Como dizia o poeta, há muita distância entre a intenção e o gesto. Geralmente, começamos as mudanças pelo discurso. Talvez para não assustar, nem aos outros nem a nós mesmos. As palavras, apesar de fortes, são sempre mais palatáveis que a prática cotidiana. Em certos momentos, inclusive, concorrem para adiá-la, ou escondê-la.
Se isso acontece normalmente em nosso cotidiano, imagine no mundo da política e do poder, em que as interpretações seguem mais os interesses particulares do que a racionalidade de qualquer linguagem que lhe sirva como suporte. Nesse mundo, muitas vezes, as mudanças são propostas apenas para que nada mude. Os significados das ações, geralmente, assumem conotações até mesmo opostas ao que realmente deveriam significar.

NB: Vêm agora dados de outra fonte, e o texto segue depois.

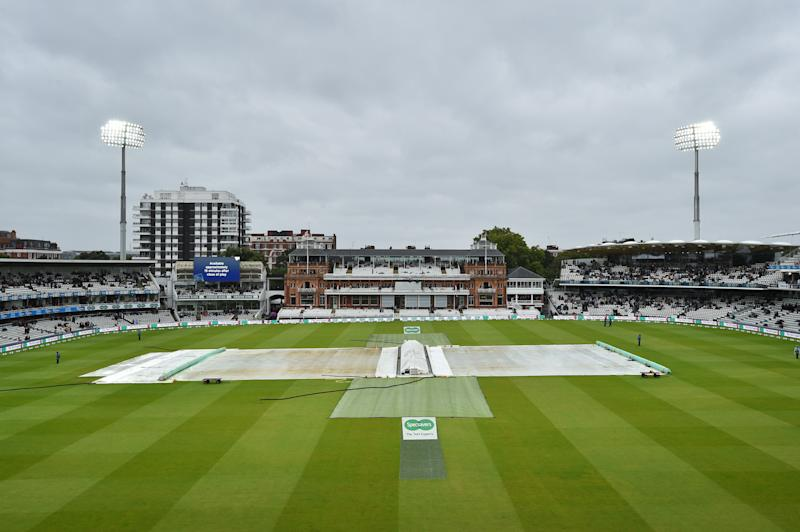 The covers protect the pitch from the rain during a delay in play on the third day of the second Ashes cricket Test match between England and Australia at Lord's Cricket Ground in London on August 16, 2019. (Photo by Glyn KIRK / AFP) / RESTRICTED TO EDITORIAL USE. NO ASSOCIATION WITH DIRECT COMPETITOR OF SPONSOR, PARTNER, OR SUPPLIER OF THE ECB (Photo credit should read GLYN KIRK/AFP/Getty Images)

Mas isso não pressupõe uma contradição, ao contrário, está mais para estratégia. Em certos momentos é mais interessante proferir palavras que propositadamente nada dizem. Com isso, esses discursos acabam encerrando-se em si mesmos. Grandiloquentes, porém ineficazes.
A criação da CEI (Comissão Especial de Inquérito) para investigar o transporte público de passageiros, aprovada na semana passada pela Câmara Municipal, parece ser um desses casos. É difícil entender o que será investigado, uma vez que os objetos da investigação já são de notório conhecimento de toda a população. Ônibus lotados, falta de funcionários para atendimento na renovação do cartão Passe-Fácil já são fatos questionados pela população e repercutidos por esse jornal há bastante tempo. Nada que uma rápida investigação não conseguisse constatar ou refutar em pouquíssimo tempo.
Além disso, a CEE (Comissão Especial de Estudos), comissão que antecedia a CEI, já está desde o começo do ano concentrada nessas questões. Nada mais nada menos, foram 9 meses para se avaliar os serviços da concessionária e apurar as denúncias levantadas, um tempo exagerado para não se chegar a lugar nenhum e, pior, para ampliá-lo.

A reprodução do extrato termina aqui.